Here’s the point. When you’re bored or tired or fearful or full of anxiety, those behaviours have a state. They have a body posture, a gesture, a facial expression, a thought and language. For example someone experiencing pressure might think and say; “Oh my gosh, I’m dead. What am I going to do? How am I going to get through this? All right? Oh my God. Oh my God. Oh my God”. So, that’s a state. You can manage your state by shifting your body posture, your gestures, what you are thinking about and the language you use.
Based on what I mentioned earlier, it totally follows that confidence is also a state. Confidence has a body posture. Confidence has a gesture. Confidence has a thought; such as “I’ve got this. I’m going to crush this”. Also, confidence has a language like: “I’m ready. I can do it. Let’s go”. So confidence has a certain state pattern. So to be confident in any given moment, what is your confidence state? What does it look like for you? What’s yours?

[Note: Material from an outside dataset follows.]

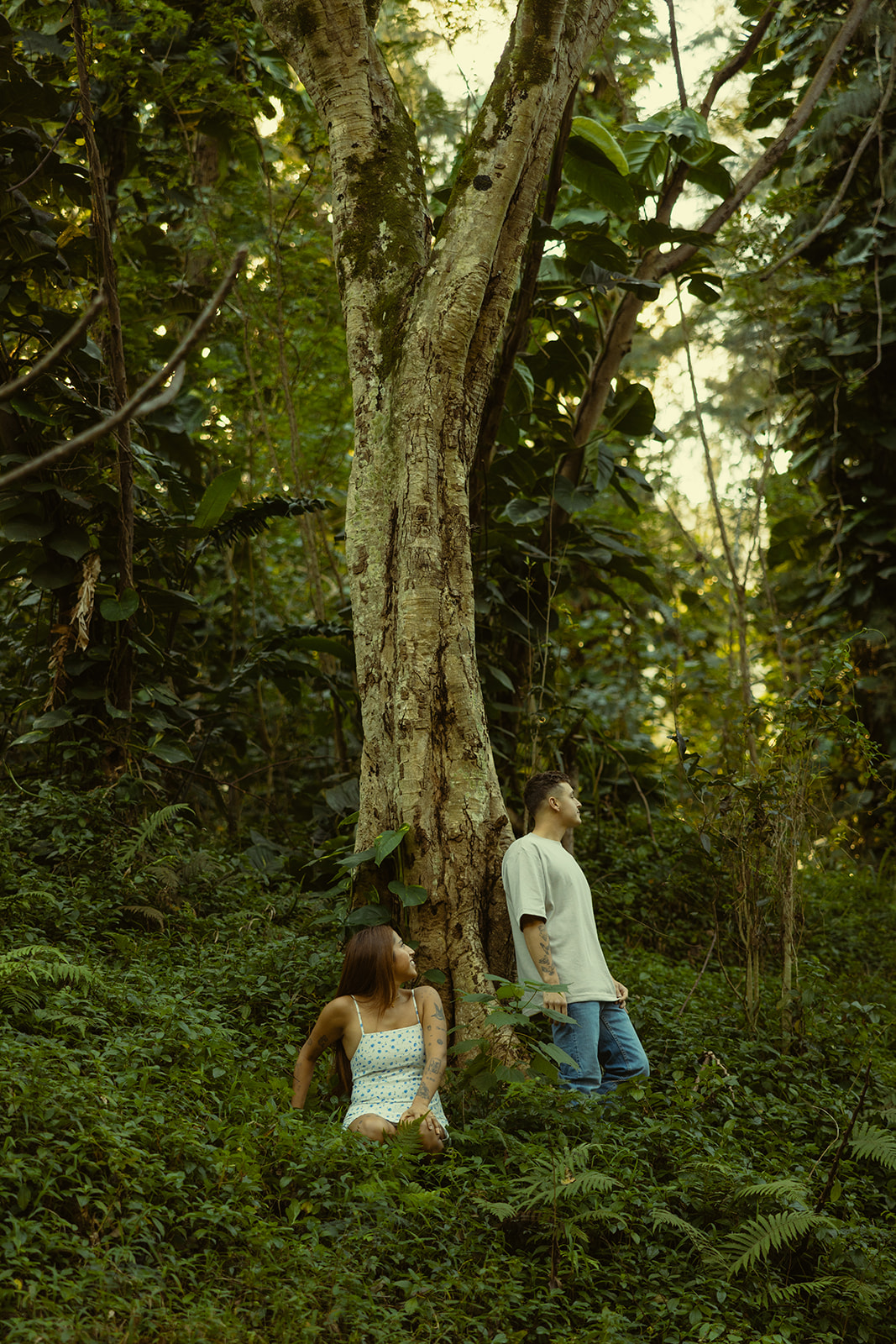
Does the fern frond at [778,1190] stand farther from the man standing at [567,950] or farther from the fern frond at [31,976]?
the fern frond at [31,976]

When you’re absolutely confident, I want you to think about this right now. When you’re absolutely confident, how do you stand? How do you sit, if you’re sitting? How do you gesture? What are your thoughts when you’re totally confident? What are you saying to yourself?

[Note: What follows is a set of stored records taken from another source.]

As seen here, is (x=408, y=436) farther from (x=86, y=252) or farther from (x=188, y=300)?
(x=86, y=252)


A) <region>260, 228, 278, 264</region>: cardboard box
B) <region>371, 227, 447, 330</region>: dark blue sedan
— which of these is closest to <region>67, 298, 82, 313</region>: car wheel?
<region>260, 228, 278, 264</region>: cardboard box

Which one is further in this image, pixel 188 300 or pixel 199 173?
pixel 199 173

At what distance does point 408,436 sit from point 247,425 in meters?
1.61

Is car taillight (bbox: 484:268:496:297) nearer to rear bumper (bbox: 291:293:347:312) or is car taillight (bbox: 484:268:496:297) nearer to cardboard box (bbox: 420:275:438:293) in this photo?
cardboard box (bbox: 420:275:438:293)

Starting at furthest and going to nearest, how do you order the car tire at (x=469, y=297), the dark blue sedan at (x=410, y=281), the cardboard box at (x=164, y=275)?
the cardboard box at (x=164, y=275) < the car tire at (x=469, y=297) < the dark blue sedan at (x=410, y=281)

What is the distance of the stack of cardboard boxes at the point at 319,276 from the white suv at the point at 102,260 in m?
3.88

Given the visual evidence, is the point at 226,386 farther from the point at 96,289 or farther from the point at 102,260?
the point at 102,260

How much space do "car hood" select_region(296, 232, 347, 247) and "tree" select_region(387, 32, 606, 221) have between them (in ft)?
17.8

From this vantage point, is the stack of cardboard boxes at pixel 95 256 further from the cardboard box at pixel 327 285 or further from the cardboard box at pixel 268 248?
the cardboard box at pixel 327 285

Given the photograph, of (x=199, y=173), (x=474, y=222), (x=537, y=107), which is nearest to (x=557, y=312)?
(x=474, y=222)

I want you to make a note of these things and write them down in your phone, on a piece of paper and perhaps put them on a wall where you can see it everyday. Why am I saying this? Because repeatedly, several times in a day, I want you to go to this position. Don’t wait for the pressure to happen. Start practicing it before. So when the moment happens, you’re ready for it.
One more thing, once you have your confidence state, I want you to develop what’s called an anchor. We use this technique in acting quite a bit. In acting, what would happen is this. You could be on a set and all of a sudden you need to snap into love or snap into anger or snap into joy or happiness, and maybe you were having a sandwich just before they called you. I was trained to have an anchor that I could activate in order to immediately jump into whatever state I needed. In short, you create an anchor that’s tied to the desired state.
Maybe you clap your hands together. Maybe you snap. When I was an athlete, I used to always snap. It would put me back into a confident state. I would snap my fingers and I would start to feel the sensation of confidence. Some people laugh or smile you have something that puts you right back into that desired state. Also the more you do it, the faster and quicker it activates.
My one caveat to state and anchoring is this, if you only do it once in a while, it’s not going to work. To be confident in any moment you have to repeatedly do this. If you know who LeBron James is, and you watch him, you’ll see him trigger his anchors every game. There’s never a game where he doesn’t step into a confident state. Think about it. It’s not every other or every couple; it’s literally every game. The same is true for you, the more often you embrace it the better.
Quick recap, the first thing is you have to do to be confident in any situation is practice and over prepare. Then you have to get into that confident state. Remember to consider: How do you stand? How do you gesture? What are you thinking about and what are you saying to yourself? And then what’s your anchor when you are in that confident state?